Wednesday, October 29, 2014

Soda, Telomeres, Aging, and Statistics

Anderson Cooper recently highlighted a pre-print analysis of "telomere length" and drinking sweetened carbonated beverages (soda, pop, or coke, in the vernacular) on his Ridiculist. He even includes an interview with neurosurgeon/health reporter Sanjay Gupta. I'm currently teaching a statistics course, so I'm always on the lookout for cutting-edge, peer-reviewed research that may have statistics at the appropriate level for my class, and data that would interest university undergraduates. I downloaded the paper and pulled out the Results table.

The researchers' hypothesis is framed with the theoretical belief that telomere length is related to aging. I won't address that issue in this blog post, except to say that it's a controversial (and, in my personal opinion, poorly defended) proposition. I will limit my comments just to the statistics presented in this research, and specifically, just to Table 3--spoiler alert, I wonder if the editors of AJPH were impaired when they let it into the journal.
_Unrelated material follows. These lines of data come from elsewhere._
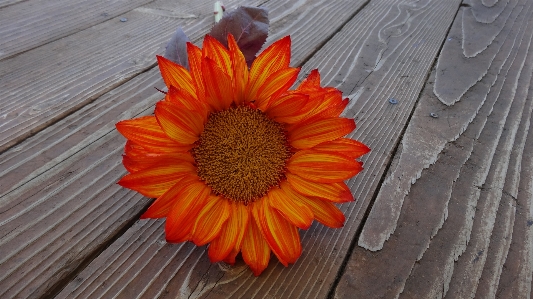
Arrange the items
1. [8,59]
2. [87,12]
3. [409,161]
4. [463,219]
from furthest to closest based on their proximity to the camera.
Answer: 1. [87,12]
2. [8,59]
3. [409,161]
4. [463,219]

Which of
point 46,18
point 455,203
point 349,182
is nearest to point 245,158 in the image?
point 349,182

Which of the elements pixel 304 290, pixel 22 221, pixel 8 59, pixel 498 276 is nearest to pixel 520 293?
pixel 498 276

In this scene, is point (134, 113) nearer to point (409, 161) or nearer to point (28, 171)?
point (28, 171)

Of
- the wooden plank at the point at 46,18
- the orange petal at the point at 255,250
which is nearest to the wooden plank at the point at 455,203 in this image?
the orange petal at the point at 255,250

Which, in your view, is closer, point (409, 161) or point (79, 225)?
point (79, 225)

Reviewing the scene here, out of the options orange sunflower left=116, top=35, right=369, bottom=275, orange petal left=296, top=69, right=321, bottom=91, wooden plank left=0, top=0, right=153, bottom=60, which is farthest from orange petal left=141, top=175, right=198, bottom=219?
wooden plank left=0, top=0, right=153, bottom=60

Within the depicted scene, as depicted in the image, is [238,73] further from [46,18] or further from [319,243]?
[46,18]

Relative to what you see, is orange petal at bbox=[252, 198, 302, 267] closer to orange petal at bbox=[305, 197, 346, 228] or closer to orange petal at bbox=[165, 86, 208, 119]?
orange petal at bbox=[305, 197, 346, 228]

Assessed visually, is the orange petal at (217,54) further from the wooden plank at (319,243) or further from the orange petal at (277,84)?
the wooden plank at (319,243)
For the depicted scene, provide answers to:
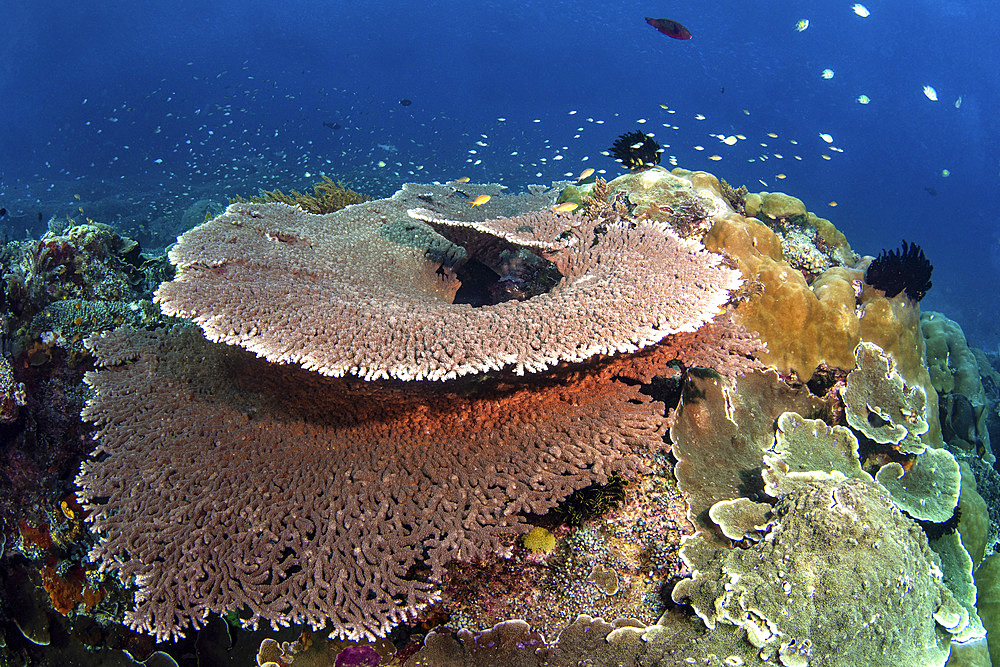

In the table, we see Models 1 and 2, which they describe in the notes. Model 1 is just age, gender and energy (which I couldn't find that they define--perhaps it's simple daily caloric intake?), while Model 2 includes a mish-mash of "healthy habits," such as healthy eating, BMI, smoking and alcohol, as well as some extra socioeconomic demographics, such as race, education, poverty level, etc. They compare four drinks--carbonated sugar-sweetened, noncarbonated sugar-sweetened, diet, and 100% fruit juice. They provide the quartiles, the b (regression coefficient; similar to the "m" or "slope" in the dreaded high-school algebra linear equation "y=mx+b"), and the 95% confidence intervals.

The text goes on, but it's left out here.